Yes, in case of a standard firmware like Linux or U-boot - but we
probably don't need to provide options for everything one may want to
play with unless it's a valid hardware configuration (like in the PC
case where you can add and take away RAM sticks), at some point the
user needs to edit the source either way.

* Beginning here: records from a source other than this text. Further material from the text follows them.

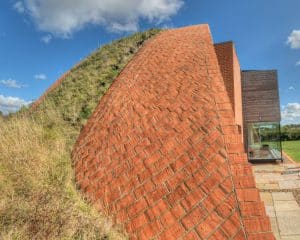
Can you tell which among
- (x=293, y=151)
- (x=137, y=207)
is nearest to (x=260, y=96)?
(x=293, y=151)

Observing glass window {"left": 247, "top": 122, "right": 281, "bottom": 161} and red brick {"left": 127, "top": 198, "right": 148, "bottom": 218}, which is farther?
glass window {"left": 247, "top": 122, "right": 281, "bottom": 161}

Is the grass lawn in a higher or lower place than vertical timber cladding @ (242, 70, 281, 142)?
lower

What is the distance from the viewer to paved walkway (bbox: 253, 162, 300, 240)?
5.97 meters

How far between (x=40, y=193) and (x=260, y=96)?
49.6 ft

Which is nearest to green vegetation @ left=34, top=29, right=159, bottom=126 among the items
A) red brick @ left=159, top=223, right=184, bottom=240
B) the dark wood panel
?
red brick @ left=159, top=223, right=184, bottom=240

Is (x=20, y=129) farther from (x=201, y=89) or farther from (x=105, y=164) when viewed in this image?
(x=201, y=89)

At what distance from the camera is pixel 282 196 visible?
27.7 feet

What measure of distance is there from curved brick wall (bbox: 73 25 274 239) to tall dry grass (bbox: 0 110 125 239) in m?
0.32

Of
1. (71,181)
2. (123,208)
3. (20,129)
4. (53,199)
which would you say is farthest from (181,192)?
(20,129)

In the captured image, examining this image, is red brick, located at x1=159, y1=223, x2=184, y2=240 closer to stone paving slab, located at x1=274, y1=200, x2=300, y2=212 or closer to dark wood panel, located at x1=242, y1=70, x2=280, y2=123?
stone paving slab, located at x1=274, y1=200, x2=300, y2=212

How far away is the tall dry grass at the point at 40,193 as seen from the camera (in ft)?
9.61

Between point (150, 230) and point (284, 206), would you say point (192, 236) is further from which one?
point (284, 206)

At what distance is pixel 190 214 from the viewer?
3193mm

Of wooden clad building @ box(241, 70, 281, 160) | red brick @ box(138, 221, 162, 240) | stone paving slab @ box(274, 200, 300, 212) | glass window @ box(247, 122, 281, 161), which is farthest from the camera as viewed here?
wooden clad building @ box(241, 70, 281, 160)
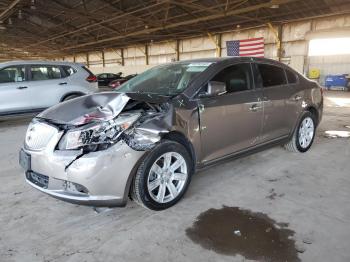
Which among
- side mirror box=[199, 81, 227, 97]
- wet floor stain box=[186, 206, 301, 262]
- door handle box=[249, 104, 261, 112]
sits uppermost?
side mirror box=[199, 81, 227, 97]

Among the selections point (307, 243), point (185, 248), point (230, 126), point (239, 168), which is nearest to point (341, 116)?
point (239, 168)

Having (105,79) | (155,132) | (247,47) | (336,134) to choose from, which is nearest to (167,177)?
→ (155,132)

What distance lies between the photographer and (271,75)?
3846 mm

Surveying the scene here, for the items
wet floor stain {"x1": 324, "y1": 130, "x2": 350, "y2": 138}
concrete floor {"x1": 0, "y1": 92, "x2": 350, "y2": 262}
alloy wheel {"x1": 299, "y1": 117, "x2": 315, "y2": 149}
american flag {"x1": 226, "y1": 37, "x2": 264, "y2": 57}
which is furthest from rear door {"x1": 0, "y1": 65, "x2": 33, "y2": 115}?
american flag {"x1": 226, "y1": 37, "x2": 264, "y2": 57}

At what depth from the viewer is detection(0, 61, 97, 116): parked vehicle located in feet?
21.5

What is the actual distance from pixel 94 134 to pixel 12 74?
5.38 m

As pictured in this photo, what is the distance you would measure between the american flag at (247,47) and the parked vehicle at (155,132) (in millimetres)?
14690

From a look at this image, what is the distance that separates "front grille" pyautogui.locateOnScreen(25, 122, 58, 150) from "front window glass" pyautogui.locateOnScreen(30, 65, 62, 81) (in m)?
4.67

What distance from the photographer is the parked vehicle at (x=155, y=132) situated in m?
2.36

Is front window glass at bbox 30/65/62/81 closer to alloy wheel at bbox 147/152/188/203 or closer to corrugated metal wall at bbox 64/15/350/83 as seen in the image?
alloy wheel at bbox 147/152/188/203

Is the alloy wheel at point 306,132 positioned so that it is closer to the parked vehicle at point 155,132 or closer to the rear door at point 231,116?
the parked vehicle at point 155,132

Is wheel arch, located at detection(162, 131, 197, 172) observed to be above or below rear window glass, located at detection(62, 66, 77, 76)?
below

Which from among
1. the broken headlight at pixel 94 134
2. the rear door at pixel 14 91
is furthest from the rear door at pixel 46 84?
the broken headlight at pixel 94 134

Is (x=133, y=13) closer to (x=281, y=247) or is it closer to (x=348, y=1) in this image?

Anyway almost half of the boards in qemu ignored ram_size until now
and risked the provided size being too low and segfaulting, so with
the patch I sent in another mail at least there's a check, and the
check is only done once for all boards so it can be removed from the
few boards that did it.

>
>
>  > and for such machines the -m parameter would be invalid.  I'll try to
>  > come up with a patch.
>
>
> I originally had the same idea but I dropped it because it would still
>  overload -m with semantics that don't belong there. IMHO -m should only
>  describe the main RAM size, not any additionally by QEMU required memory
>  for establishing fixed SRAM or even for backing up flash devices. That's
>  at least what I would expect from this switch and what the documentation
>  suggests as well so far.

This property is not changed by the patch (I hope).

>
>  Thus, back to square #1: Can't we move qemu_vmalloc into the
>  machine-specific init handlers?

I think it would work (but I wouldn't do that).